[Stored items from a collection]
↓↓↓

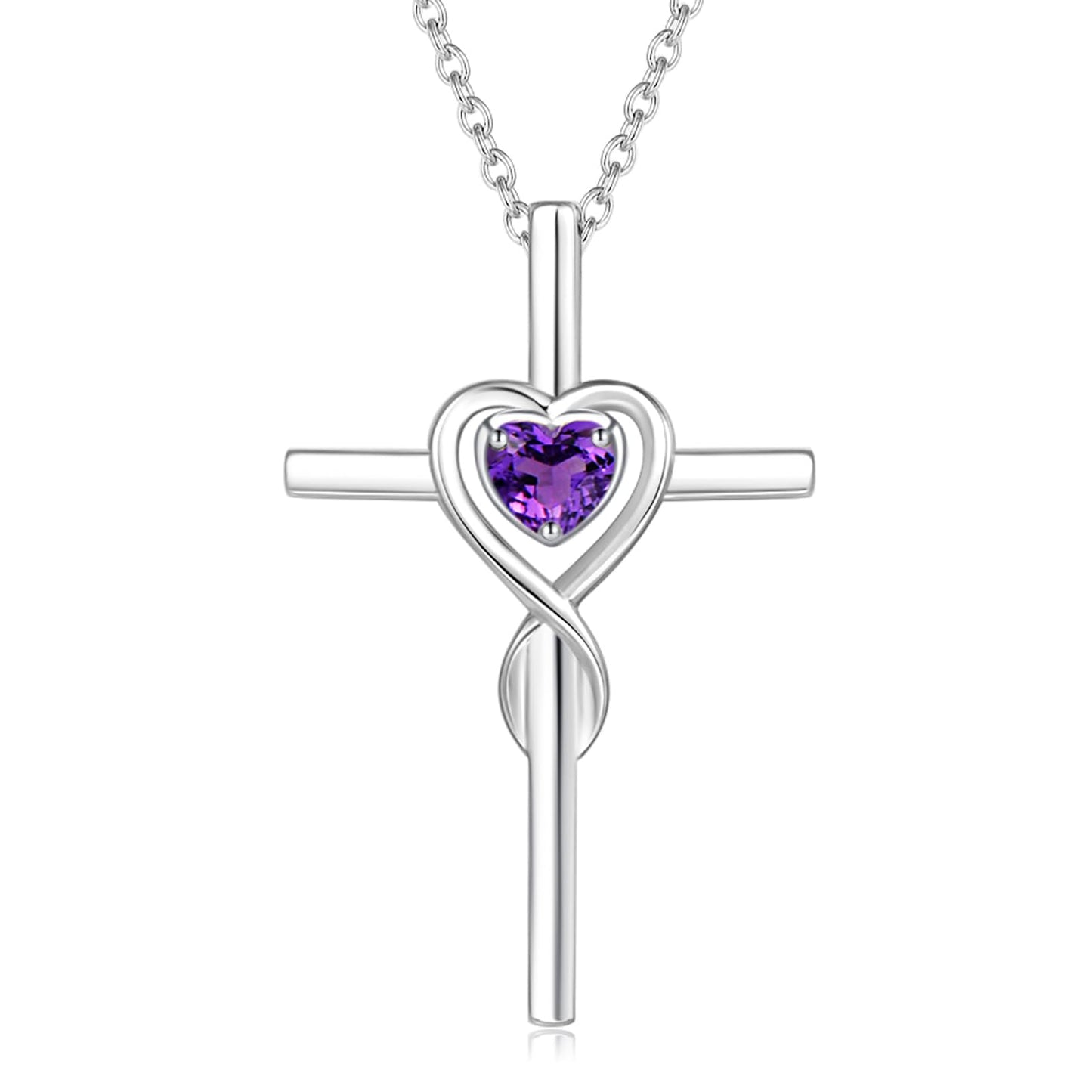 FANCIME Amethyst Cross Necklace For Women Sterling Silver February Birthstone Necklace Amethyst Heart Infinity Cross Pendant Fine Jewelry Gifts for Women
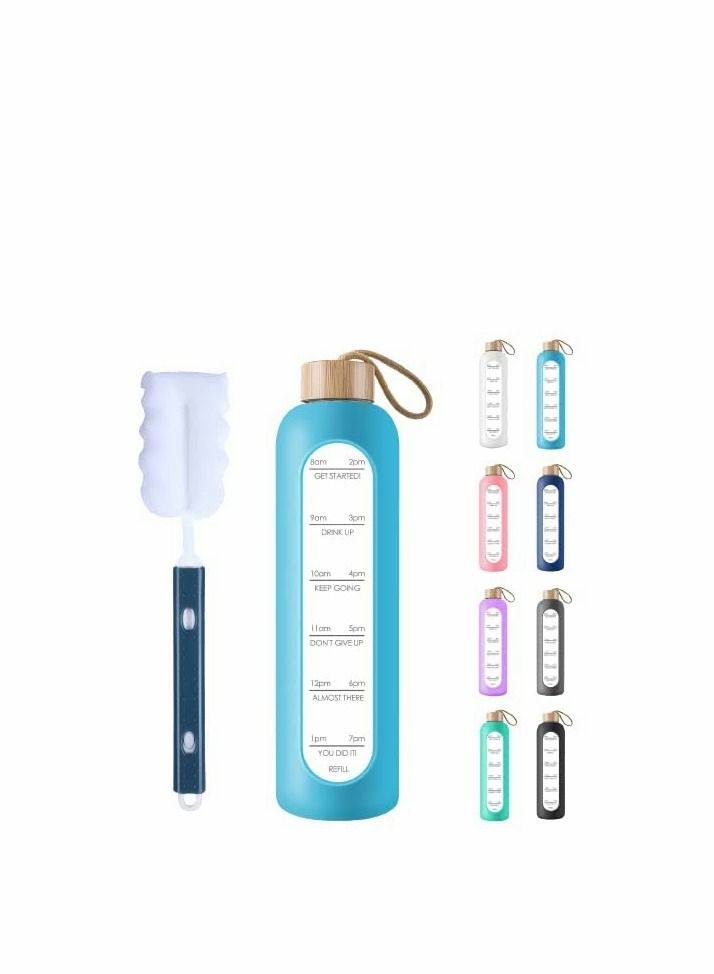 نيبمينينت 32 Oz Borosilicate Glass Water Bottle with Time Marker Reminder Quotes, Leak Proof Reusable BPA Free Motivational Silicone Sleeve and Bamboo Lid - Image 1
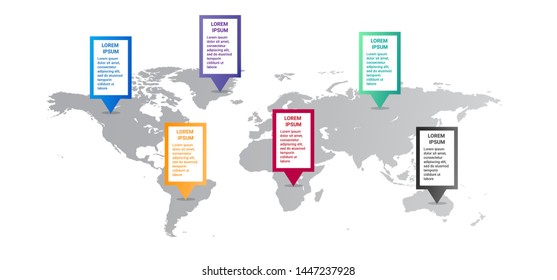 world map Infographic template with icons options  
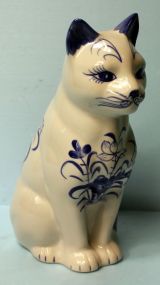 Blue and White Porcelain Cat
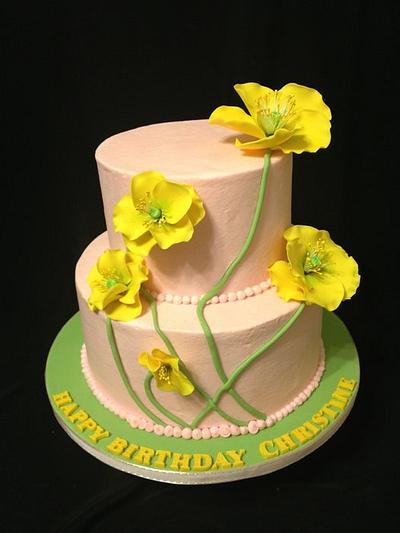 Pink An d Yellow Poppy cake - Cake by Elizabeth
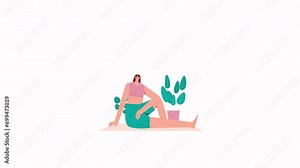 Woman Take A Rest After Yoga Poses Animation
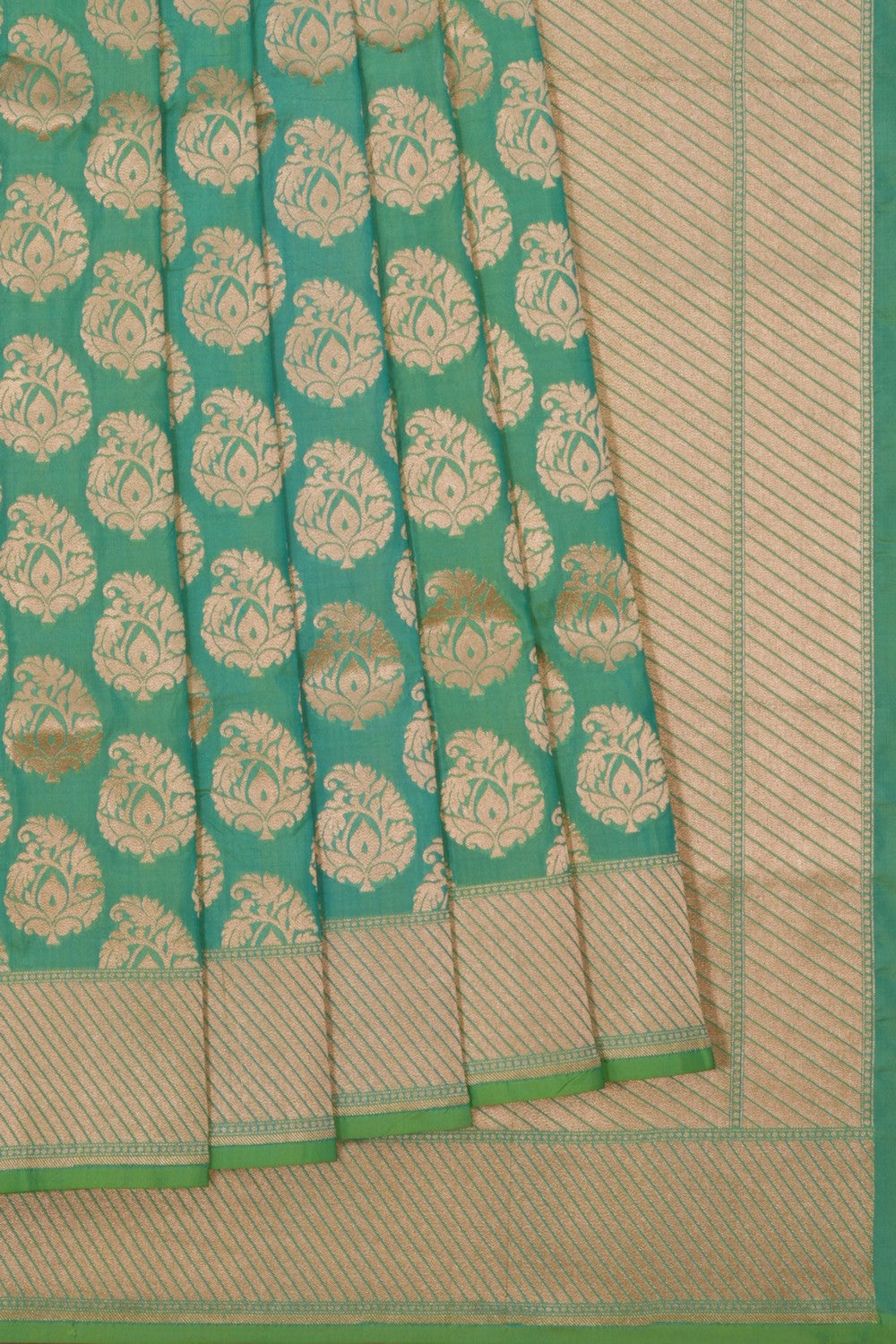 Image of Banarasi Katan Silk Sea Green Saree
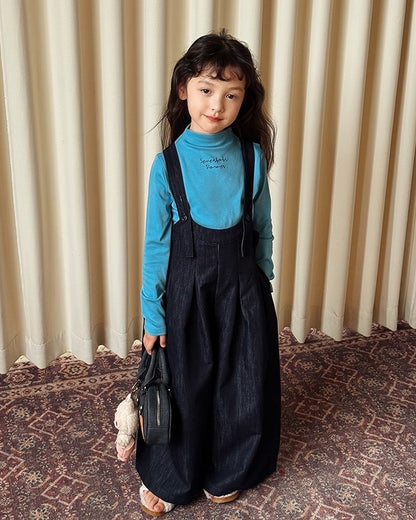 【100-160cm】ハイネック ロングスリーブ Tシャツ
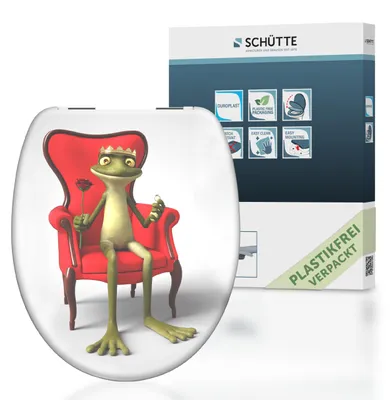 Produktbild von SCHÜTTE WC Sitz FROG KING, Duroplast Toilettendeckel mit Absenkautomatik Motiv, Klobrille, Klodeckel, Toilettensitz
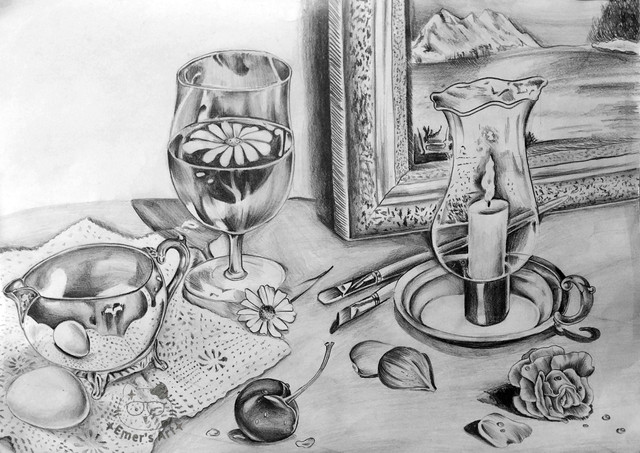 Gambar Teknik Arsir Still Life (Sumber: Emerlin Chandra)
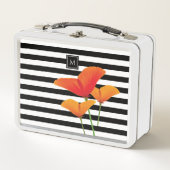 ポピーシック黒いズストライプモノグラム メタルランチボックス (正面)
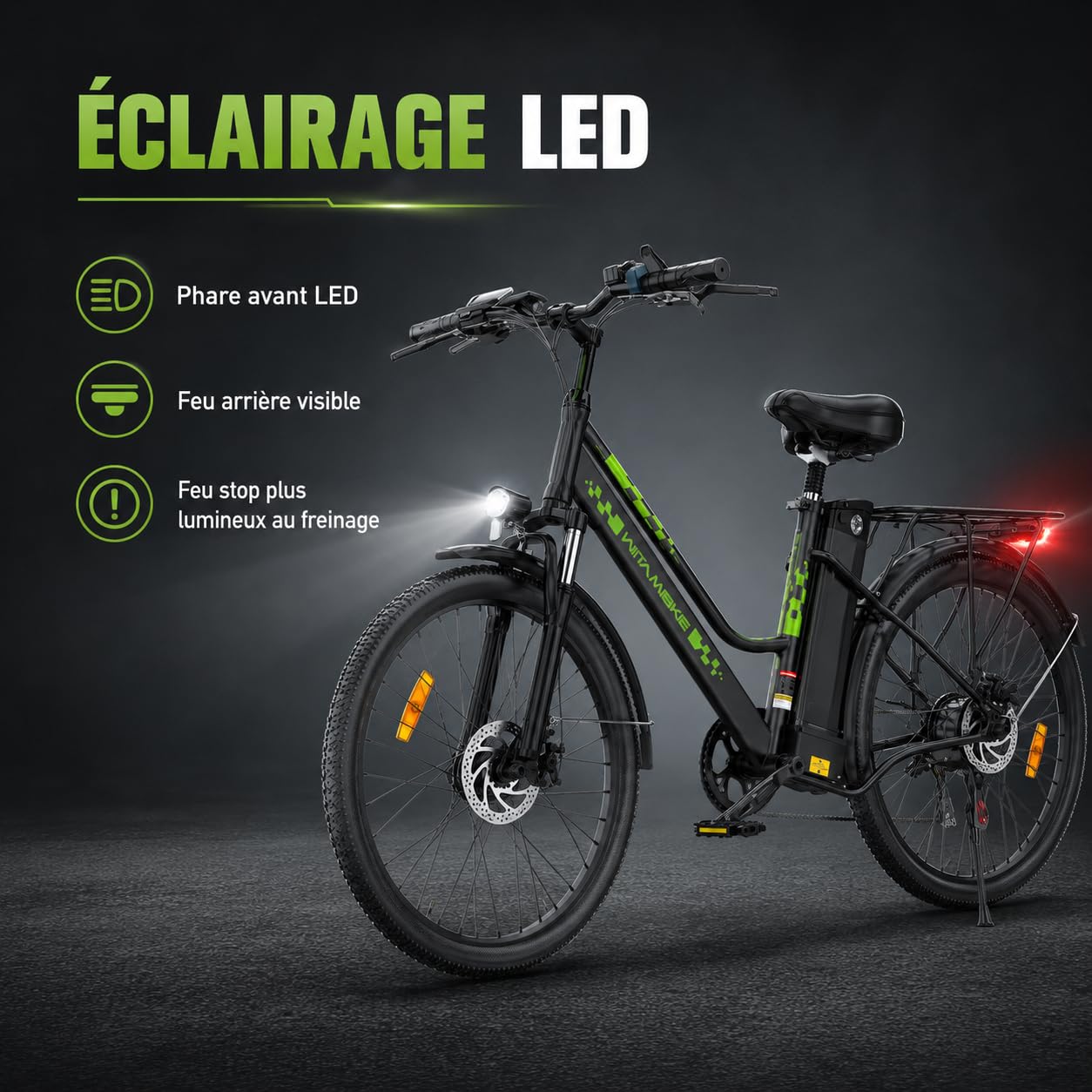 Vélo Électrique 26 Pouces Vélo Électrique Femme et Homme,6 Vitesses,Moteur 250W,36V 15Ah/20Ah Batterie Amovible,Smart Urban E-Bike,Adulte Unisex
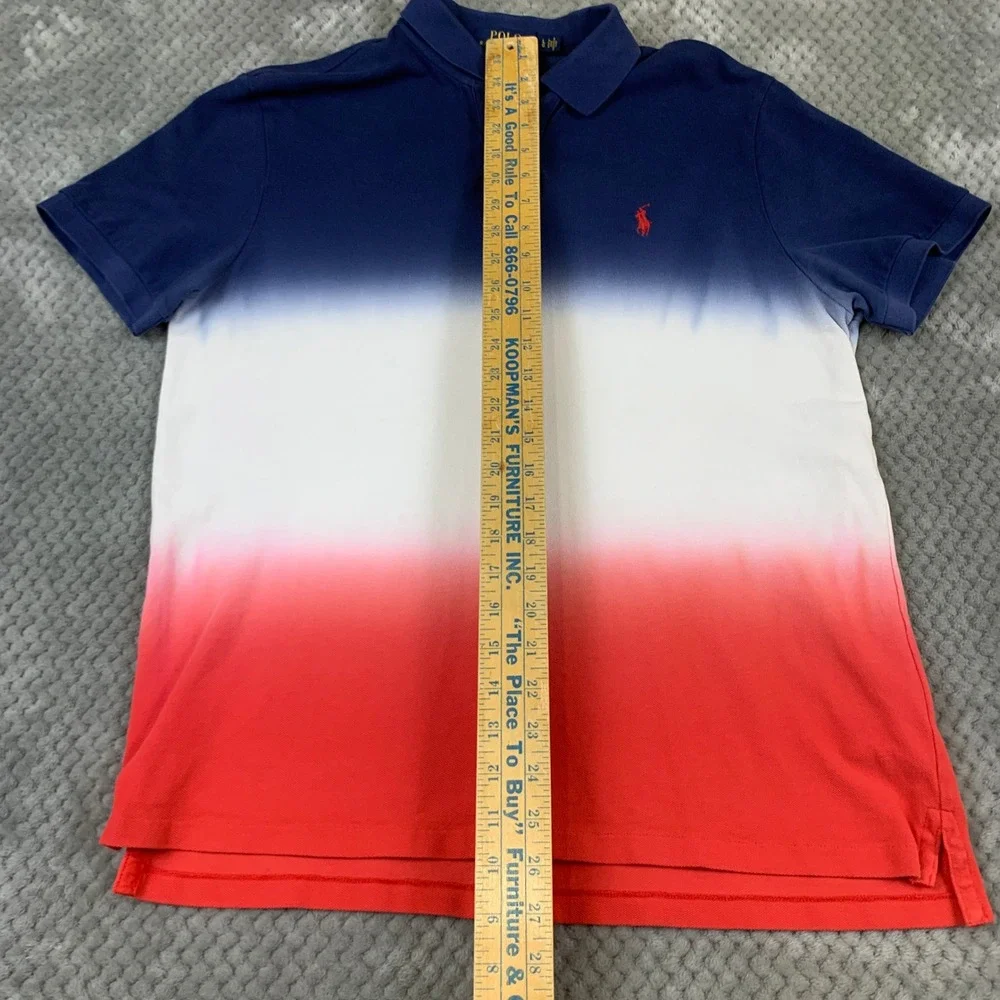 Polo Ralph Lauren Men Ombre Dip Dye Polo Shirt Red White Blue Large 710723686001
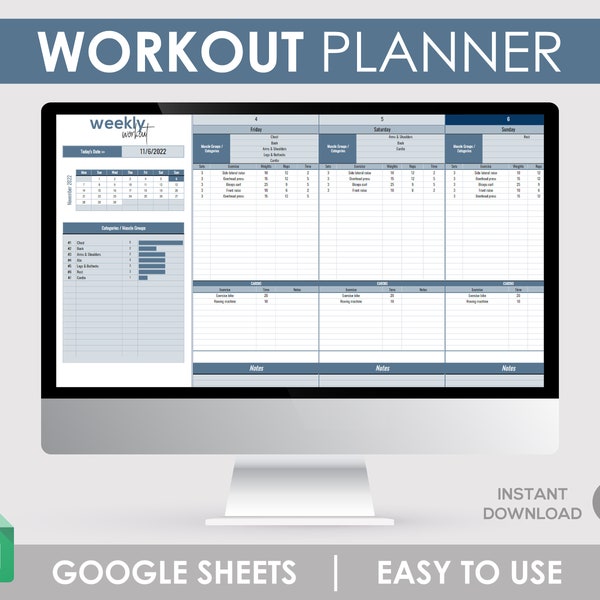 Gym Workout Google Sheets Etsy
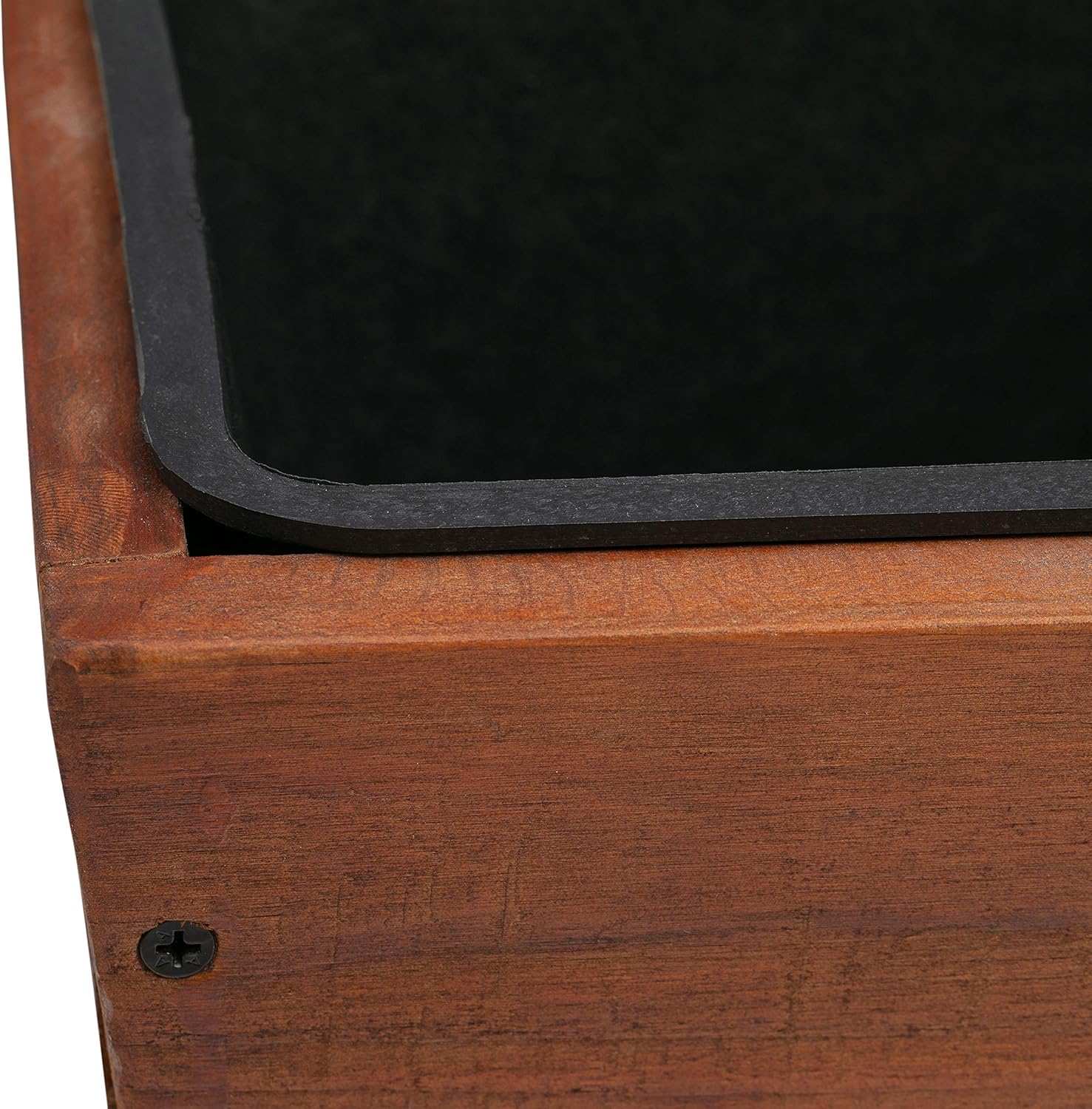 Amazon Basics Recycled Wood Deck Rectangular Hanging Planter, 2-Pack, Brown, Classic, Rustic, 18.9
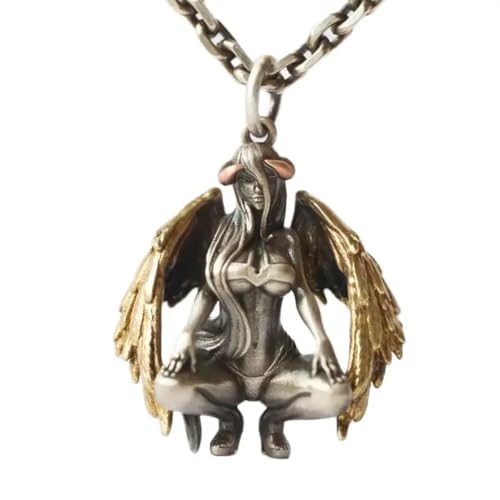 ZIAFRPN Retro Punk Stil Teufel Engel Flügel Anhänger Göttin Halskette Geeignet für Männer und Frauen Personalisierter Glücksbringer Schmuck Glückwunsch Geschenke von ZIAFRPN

↑↑↑

■ TO DO
Although pictures appear among the records above, write out exactly only the lines from the one that has "ポピーシック黒いズストライプモノグラム メタルランチボックス (正面)" through the one that has "Gym Workout Google Sheets Etsy", and leave the pictures out.

■ EXERCISE SOLUTION
 ポピーシック黒いズストライプモノグラム メタルランチボックス (正面)
 Vélo Électrique 26 Pouces Vélo Électrique Femme et Homme,6 Vitesses,Moteur 250W,36V 15Ah/20Ah Batterie Amovible,Smart Urban E-Bike,Adulte Unisex
 Polo Ralph Lauren Men Ombre Dip Dye Polo Shirt Red White Blue Large 710723686001
 Gym Workout Google Sheets Etsy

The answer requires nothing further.